> Exercise brief
Transcribe the material in full, exactly as written.

> Provided information
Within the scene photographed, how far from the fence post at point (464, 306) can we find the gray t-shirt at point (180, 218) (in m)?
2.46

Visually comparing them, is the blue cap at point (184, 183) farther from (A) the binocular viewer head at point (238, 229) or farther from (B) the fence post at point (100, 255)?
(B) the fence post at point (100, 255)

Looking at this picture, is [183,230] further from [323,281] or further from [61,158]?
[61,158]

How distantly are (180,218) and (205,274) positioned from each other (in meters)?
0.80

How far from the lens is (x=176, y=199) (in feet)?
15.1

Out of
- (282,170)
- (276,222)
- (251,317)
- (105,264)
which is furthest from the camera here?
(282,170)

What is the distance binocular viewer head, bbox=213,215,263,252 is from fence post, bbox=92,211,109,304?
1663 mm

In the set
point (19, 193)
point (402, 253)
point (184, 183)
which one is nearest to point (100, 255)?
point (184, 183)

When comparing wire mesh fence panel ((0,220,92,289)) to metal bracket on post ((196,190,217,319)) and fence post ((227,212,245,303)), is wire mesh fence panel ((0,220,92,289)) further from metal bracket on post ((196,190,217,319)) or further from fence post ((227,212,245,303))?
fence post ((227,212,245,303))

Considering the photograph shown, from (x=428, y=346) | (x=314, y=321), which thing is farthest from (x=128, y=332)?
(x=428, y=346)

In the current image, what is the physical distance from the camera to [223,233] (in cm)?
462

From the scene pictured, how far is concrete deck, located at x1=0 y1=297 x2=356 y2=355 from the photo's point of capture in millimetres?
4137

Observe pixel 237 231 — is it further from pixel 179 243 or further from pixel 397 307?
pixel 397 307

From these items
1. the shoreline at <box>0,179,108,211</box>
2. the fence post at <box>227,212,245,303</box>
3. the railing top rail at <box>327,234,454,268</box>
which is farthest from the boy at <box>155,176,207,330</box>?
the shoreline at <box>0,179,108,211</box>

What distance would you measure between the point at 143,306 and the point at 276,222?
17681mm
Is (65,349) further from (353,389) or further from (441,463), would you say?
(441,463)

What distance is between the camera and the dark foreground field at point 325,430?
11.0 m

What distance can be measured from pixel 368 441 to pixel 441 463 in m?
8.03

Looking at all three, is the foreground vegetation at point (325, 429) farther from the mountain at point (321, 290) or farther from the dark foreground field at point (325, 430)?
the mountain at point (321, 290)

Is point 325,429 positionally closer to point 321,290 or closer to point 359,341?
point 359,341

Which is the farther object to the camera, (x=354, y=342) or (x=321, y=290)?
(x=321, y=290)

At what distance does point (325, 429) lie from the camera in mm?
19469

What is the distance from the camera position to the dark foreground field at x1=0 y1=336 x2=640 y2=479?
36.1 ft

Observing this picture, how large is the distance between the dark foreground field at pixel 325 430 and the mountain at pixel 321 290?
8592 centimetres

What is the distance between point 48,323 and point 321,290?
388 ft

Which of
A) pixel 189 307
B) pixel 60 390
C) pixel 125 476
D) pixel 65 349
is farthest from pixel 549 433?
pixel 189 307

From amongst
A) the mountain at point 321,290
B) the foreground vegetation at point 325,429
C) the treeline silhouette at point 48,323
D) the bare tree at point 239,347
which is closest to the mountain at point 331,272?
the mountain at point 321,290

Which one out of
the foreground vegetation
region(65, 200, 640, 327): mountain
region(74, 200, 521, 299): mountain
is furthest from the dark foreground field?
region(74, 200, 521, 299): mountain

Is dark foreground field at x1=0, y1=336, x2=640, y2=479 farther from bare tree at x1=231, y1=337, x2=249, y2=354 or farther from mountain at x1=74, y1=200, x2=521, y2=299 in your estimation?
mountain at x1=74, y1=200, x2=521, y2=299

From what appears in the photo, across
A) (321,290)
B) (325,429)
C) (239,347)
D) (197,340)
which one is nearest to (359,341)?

> Complete answer
Within the scene photographed, how far from the fence post at point (464, 306) can we find the gray t-shirt at point (180, 218) (in m)?
2.46

Visually comparing them, is the blue cap at point (184, 183) farther from (A) the binocular viewer head at point (238, 229) or farther from (B) the fence post at point (100, 255)?
(B) the fence post at point (100, 255)

Looking at this picture, is [183,230] further from [323,281] or further from [61,158]?
[61,158]

How distantly are (180,218) and (205,274) positioned from each other (in meters)?
0.80

How far from the lens is (x=176, y=199) (in feet)?
15.1

Out of
- (282,170)
- (276,222)
- (251,317)
- (105,264)
which is furthest from the camera here?
(282,170)

What is the distance binocular viewer head, bbox=213,215,263,252 is from fence post, bbox=92,211,109,304?
1663 mm

In the set
point (19, 193)
point (402, 253)
point (184, 183)
which one is nearest to point (100, 255)?
point (184, 183)

When comparing wire mesh fence panel ((0,220,92,289)) to metal bracket on post ((196,190,217,319)) and fence post ((227,212,245,303)), is wire mesh fence panel ((0,220,92,289)) further from metal bracket on post ((196,190,217,319)) or further from fence post ((227,212,245,303))?
fence post ((227,212,245,303))

Considering the photograph shown, from (x=428, y=346) | (x=314, y=321), which thing is farthest from (x=128, y=332)?
(x=428, y=346)

In the current image, what is the physical distance from the camera to [223,233] (in cm)?
462

From the scene pictured, how far is concrete deck, located at x1=0 y1=297 x2=356 y2=355 from the photo's point of capture in millimetres?
4137

Observe pixel 237 231 — is it further from pixel 179 243 or further from pixel 397 307?
pixel 397 307

From these items
1. the shoreline at <box>0,179,108,211</box>
2. the fence post at <box>227,212,245,303</box>
3. the railing top rail at <box>327,234,454,268</box>
which is farthest from the boy at <box>155,176,207,330</box>?
the shoreline at <box>0,179,108,211</box>

What distance would you measure between the point at 143,306 and the point at 276,222?
17681mm
Is (65,349) further from (353,389) or further from (441,463), would you say?
(441,463)

What distance is between the camera and the dark foreground field at point 325,430?
11.0 m

What distance can be measured from pixel 368 441 to pixel 441 463 in m?
8.03

Looking at all three, is the foreground vegetation at point (325, 429) farther from the mountain at point (321, 290) or farther from the dark foreground field at point (325, 430)?
the mountain at point (321, 290)

Is point 325,429 positionally closer to point 321,290 or closer to point 359,341?
point 359,341

Which is the farther object to the camera, (x=354, y=342) or (x=321, y=290)?
(x=321, y=290)

At what distance does point (325, 429) lie from the camera in mm?
19469

What is the distance from the camera position to the dark foreground field at x1=0 y1=336 x2=640 y2=479?
36.1 ft

Observing this picture, how large is the distance between the dark foreground field at pixel 325 430 and the mountain at pixel 321 290?
8592 centimetres

What is the distance between point 48,323 and point 321,290?
388 ft

Which of
A) pixel 189 307
B) pixel 60 390
C) pixel 125 476
D) pixel 65 349
is farthest from pixel 549 433?
pixel 189 307

From amongst
A) the mountain at point 321,290
B) the foreground vegetation at point 325,429
C) the treeline silhouette at point 48,323
D) the bare tree at point 239,347
which is closest to the mountain at point 331,272?
the mountain at point 321,290

Which one out of
the foreground vegetation
region(65, 200, 640, 327): mountain
region(74, 200, 521, 299): mountain
is furthest from the dark foreground field?
region(74, 200, 521, 299): mountain

Is dark foreground field at x1=0, y1=336, x2=640, y2=479 farther from bare tree at x1=231, y1=337, x2=249, y2=354 or farther from mountain at x1=74, y1=200, x2=521, y2=299 in your estimation?
mountain at x1=74, y1=200, x2=521, y2=299

From what appears in the photo, across
A) (321,290)
B) (325,429)
C) (239,347)
D) (197,340)
which one is nearest to (359,341)?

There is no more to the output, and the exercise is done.